# Shane Warne RIP



## muzzer (Feb 13, 2011)

The Aussie cricket legend Shane Warne has died from a suspected heart attack it has been announced.


----------



## Andyblue (Jun 20, 2017)

Yes, just heard, very sad news… 

No age at all…


----------



## atbalfour (Aug 11, 2019)

Huge shock what an icon of the sport. 

Sent from my LYA-L09 using Tapatalk


----------



## Fentum (May 1, 2017)

I am unaccountably moved by his death. 

If ever there was an advert for living fast and dying young: I imagine his only regret in going so soon would have been leaving children to complete their growing up. He really was a throwback to the larger than life George Best/James Hunt sportsman era. You never knew what feat he was going to pull off next, either on or off the field, and he could turn a match on a sixpence, at least when on form.

At the end of the day a sportsman’s achievements are usually fairly, if not completely, ephemeral.

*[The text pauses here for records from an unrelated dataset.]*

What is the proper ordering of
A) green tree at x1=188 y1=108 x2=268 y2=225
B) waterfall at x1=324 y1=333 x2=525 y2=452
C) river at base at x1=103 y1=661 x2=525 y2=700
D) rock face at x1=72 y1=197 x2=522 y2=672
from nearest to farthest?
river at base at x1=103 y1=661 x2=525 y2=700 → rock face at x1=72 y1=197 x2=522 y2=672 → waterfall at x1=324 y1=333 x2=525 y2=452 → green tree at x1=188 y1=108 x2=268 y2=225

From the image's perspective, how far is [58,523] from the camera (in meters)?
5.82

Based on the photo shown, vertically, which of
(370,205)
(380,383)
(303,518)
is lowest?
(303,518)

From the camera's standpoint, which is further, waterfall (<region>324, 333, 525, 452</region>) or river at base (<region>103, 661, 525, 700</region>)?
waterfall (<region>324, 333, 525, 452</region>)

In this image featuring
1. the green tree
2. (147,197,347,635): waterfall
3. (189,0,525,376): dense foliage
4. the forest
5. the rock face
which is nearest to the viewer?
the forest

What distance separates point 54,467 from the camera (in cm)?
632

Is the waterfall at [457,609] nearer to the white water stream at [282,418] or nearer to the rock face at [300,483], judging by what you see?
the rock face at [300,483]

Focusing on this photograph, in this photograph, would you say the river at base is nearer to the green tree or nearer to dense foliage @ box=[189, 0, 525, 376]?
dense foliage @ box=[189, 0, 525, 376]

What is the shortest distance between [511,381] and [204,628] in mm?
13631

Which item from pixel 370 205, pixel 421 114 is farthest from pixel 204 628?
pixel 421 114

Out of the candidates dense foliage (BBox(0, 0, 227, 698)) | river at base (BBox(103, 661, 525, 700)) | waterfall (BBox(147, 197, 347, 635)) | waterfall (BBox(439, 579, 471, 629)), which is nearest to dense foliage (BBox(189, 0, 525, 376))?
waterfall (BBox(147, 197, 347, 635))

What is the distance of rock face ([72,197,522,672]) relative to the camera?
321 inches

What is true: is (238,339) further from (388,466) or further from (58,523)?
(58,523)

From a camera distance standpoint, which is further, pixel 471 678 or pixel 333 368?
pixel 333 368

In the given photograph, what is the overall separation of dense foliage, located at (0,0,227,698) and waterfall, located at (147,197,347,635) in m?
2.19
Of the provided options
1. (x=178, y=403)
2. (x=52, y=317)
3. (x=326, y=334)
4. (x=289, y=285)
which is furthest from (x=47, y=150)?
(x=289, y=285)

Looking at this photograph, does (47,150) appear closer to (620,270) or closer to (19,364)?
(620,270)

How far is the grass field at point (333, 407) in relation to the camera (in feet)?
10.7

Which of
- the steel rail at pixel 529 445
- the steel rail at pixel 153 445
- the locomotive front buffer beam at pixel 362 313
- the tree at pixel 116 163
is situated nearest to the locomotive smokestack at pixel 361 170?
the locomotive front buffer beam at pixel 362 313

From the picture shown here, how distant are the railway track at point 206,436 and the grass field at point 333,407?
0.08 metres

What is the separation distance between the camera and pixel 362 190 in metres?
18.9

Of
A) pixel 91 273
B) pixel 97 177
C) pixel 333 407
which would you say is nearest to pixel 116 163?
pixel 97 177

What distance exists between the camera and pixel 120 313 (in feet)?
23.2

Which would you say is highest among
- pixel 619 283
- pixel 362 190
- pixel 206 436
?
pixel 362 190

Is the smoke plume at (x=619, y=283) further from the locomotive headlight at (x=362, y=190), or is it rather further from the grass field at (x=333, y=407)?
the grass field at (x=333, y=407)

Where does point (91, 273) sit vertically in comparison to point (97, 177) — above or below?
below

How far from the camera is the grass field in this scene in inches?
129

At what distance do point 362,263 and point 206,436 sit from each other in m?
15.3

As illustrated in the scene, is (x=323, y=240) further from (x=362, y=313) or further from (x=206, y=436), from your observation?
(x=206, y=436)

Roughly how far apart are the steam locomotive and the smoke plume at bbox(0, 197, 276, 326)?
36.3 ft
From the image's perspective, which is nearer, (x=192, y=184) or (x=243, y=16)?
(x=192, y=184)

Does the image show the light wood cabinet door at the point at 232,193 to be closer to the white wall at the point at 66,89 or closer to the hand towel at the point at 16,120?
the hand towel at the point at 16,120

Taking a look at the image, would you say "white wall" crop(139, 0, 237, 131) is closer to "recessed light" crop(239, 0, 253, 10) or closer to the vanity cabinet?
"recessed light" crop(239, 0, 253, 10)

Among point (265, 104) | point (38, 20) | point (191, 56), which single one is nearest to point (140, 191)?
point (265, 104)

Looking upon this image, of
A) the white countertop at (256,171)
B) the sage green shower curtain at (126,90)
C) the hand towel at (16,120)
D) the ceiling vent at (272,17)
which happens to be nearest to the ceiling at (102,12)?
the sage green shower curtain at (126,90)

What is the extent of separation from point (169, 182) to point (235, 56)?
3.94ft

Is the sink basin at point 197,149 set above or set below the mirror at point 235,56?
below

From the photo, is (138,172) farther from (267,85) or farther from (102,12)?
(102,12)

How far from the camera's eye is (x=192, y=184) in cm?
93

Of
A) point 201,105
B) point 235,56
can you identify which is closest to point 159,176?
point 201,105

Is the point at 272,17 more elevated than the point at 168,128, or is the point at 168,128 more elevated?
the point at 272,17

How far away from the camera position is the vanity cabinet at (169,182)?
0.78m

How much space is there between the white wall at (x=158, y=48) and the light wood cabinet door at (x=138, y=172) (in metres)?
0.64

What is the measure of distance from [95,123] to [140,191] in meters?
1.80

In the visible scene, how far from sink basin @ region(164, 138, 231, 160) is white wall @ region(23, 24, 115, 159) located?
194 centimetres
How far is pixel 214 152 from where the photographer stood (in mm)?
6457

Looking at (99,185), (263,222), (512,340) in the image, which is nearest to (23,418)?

But I think he gave cricket lovers something unique with the grace of his bowling - the world is a more beautiful place to me at least for having seen such artistry.


----------



## AndyN01 (Feb 16, 2016)

A sad loss.

Give me a rip-roaring, naturally talented, genius, character over any of the current bland, PC correct, marketing moulded puppets.

RIP


----------



## Bulkhead (Oct 17, 2007)

And for those of us old enough to remember Botham's triumphs at Headingly in 1981, we lost Rodney Marsh less than 24 hours before Warne.


----------



## SarahAnn (Apr 6, 2011)

I was really shocked when I heard this with him only being 52 and I'm the big 5 0. 
I did read yesterday that he had just been on a 14 day fluid only diet and had been complaining of chest pains before.


----------



## SubaruDean (10 mo ago)

This has shook me up, being close to that age its a worry. I feel for his family


----------